If you want a heavier IDE, check out RubyMine. I've been using it for about 5 months now, and it's really quite excellent - I'm not normally an IDE guy, but it's got enough nice features that I've stuck with it.

https://github.com/danlucraft/redcar

I suggest you avoid finding some bloated memory hog of an IDE. You don't get much benefit from them in dynamically typed languages. If you want syntax highlighting, indentation, easy project navigation, etc, just use vim with rails.vim, as jrdioko suggested. You'll be impressed with many of its features and it's super lightweight.

It's not an IDE, but I really rate using Gedit with the Gmate plugin

Try out RubyMine 6. It is amazing.
It has pretty good features for specially Ruby on Rails.

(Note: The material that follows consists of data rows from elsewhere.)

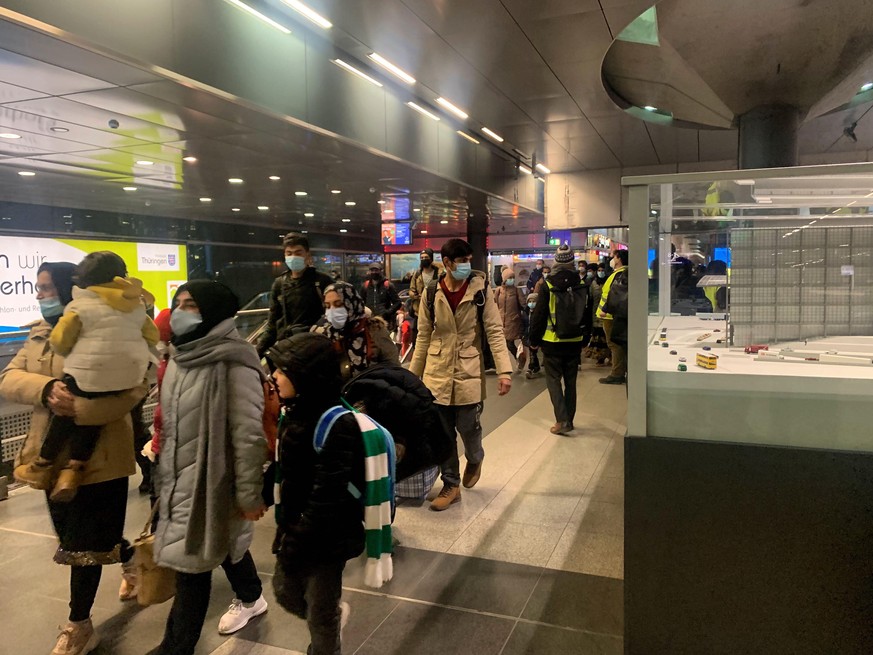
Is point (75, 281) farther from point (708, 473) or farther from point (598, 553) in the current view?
point (598, 553)

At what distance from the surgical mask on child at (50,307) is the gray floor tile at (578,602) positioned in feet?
9.37

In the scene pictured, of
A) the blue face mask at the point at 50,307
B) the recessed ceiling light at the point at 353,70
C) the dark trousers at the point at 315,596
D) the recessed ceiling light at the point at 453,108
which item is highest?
the recessed ceiling light at the point at 453,108

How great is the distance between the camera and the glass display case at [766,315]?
232 centimetres

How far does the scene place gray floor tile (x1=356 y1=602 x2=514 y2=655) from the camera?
2791 millimetres

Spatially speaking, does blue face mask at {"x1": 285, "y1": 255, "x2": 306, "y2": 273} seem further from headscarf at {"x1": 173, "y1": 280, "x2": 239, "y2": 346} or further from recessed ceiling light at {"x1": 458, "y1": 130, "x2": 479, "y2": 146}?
recessed ceiling light at {"x1": 458, "y1": 130, "x2": 479, "y2": 146}

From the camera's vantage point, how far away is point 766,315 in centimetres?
285

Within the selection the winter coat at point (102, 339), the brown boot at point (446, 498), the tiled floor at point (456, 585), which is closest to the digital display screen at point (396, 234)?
the tiled floor at point (456, 585)

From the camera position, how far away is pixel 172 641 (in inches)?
98.7

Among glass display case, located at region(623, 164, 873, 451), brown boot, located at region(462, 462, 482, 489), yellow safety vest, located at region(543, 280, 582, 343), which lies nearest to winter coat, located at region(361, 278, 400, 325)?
yellow safety vest, located at region(543, 280, 582, 343)

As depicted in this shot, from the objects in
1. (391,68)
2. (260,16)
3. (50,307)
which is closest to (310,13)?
(260,16)

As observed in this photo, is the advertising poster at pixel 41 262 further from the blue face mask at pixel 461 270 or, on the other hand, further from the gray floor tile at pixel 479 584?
the gray floor tile at pixel 479 584

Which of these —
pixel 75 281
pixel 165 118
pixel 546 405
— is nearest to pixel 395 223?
pixel 546 405

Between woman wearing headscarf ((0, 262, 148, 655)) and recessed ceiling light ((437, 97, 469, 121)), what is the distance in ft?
18.6

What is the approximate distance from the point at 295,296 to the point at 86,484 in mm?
1966
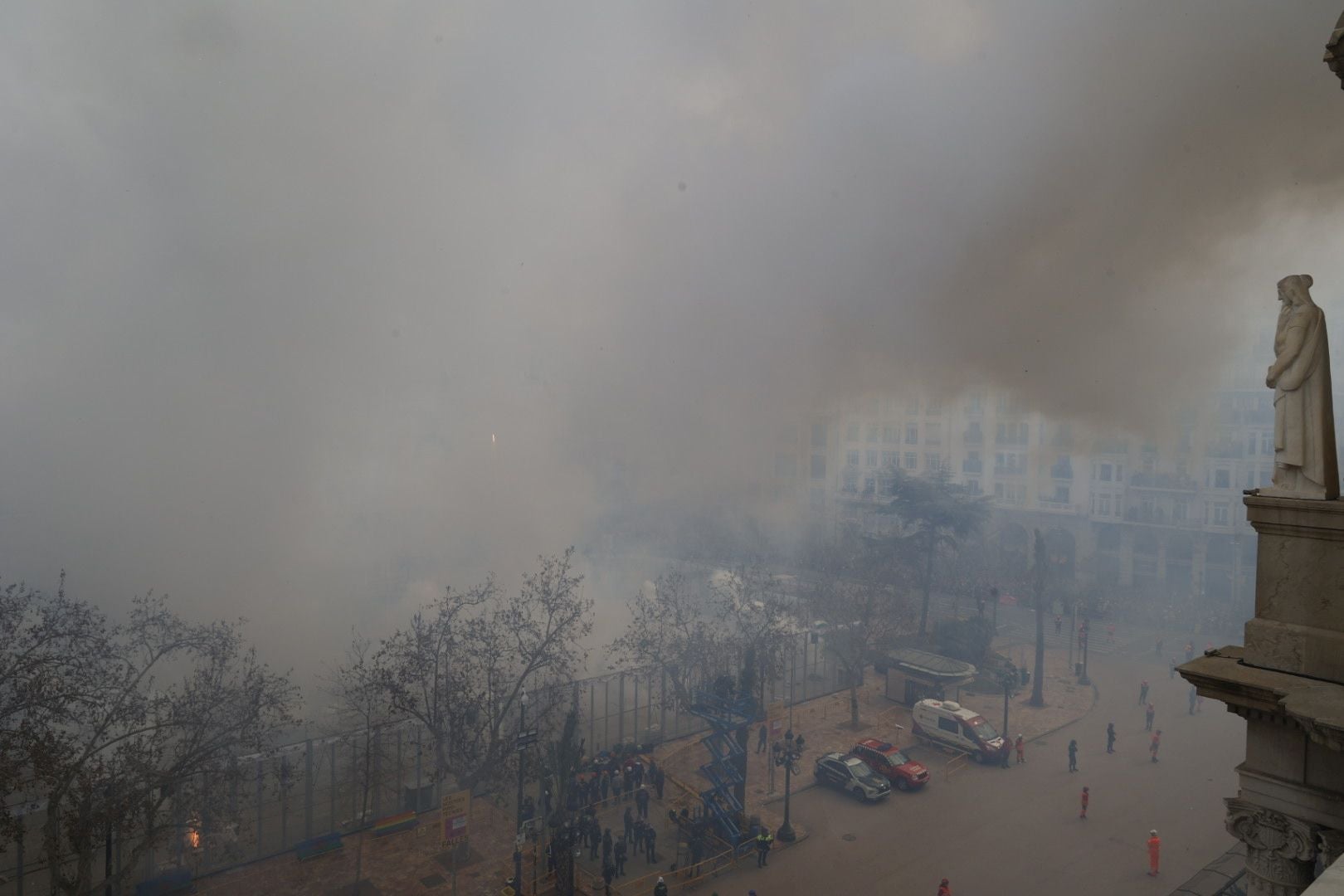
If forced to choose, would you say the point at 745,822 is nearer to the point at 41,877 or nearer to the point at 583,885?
the point at 583,885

Download Aptana's RadRails -- http://www.aptana.com/products/radrails/download.html

Related

Working IDE for Rails3 on Windows

I´m having a hard time configuring NetBeans for Rails3 in Windows. I got a lot of problems, many o then reported even here.
So my question is: which of the following IDEs are best situated for Rails3 in a Windows Box right now:
RubyMine
Komodo IDE
RadRails
Look, i dont want to start a discussion (kinda x vs y). I just want to know from people who already are developing in Rails3 with Windows what is the better choice in the long run.
Thanks!
EDIT
Issues with NetBeans
Issue 1
Issue 2
Note: Im using RubyMine by now and facing no problems
I'm using
RubyMine.
You can try it for free for 30 days. Before my time with RubyMine, I've used NetBeans for Rails too. But I have to say RubyMine is the money worth.
I like Redcar. Very beautiful IDE, similar TextMate
When I develop Rails on Windows, I use Aptana RadRails or Aptana Studio (pretty much the same thing). They are a little bit heavyweight, but I like the Eclipse interface in general. It often does better at syntax highlighting and autocorrecting than TextMate and has vastly better keyboard shortcuts. The TextMate/Mac fanboys are probably going to come after me for saying that. If you have plenty of memory to spare, Aptana is the way to go.
I use RubyMine, but their Java IDE has a free community edition with a Ruby plugin, which does have of what RubyMine does, FWIW.
Though to be honest, you will probably get a lot of responses saying no IDE... VIM, Emacs etc...
Aptana looks good. But I think RadRails supports only Rails 2. Aptana studio 3 Beta has a full fledged Rails 3 interface.
Also Aptana solves many RoR installation issues in Windows (which can get very messy) . So I think aptana is the way to go
I like RubyMine, as it's pretty fast and does a great job.
I wrote up a brief description of some popular editors as a part of my P2PU course. Scroll to "Choosing a Programmer's Editor" on the week 1 curriculum.
Starting with an IDE can definitely get you started, especially one like RubyMine since it's mostly cross platform.
However, learning an editor like Vim or Emacs has other benefits like being able to be completely cross-platform. More importantly, they're lightweight both in disk space and in memory usage. While using an IDE might assist in you learning a language (because you get syntax completion, documentation, etc), learning an editor can lead to the kind of power usage that one using an IDE can only dream of (but it will take a while to get to that point on something like Vim or Emacs).
e-texteditor would be a good choice.

Netbeans Intellisense for Rails

Has anybody figured out a way to make the Netbeans intellisense for ruby and rails better? It either has too many options in the list (which I understand is a problem since it is a dynamic language). Or it has no options in the list, as if it is not dynamic enough to find everything.
Are there any hacks to make it better, or is this just something that needs to be improved within the Netbeans source code? I'm currently using 6.8.
Please spare me the posts about how I don't really need to use intellisense, and I should use vim or emacs. I'm sure the vim programmers are 10 times more productive than me with all their cool shortcuts, but I have no desire to learn these tools.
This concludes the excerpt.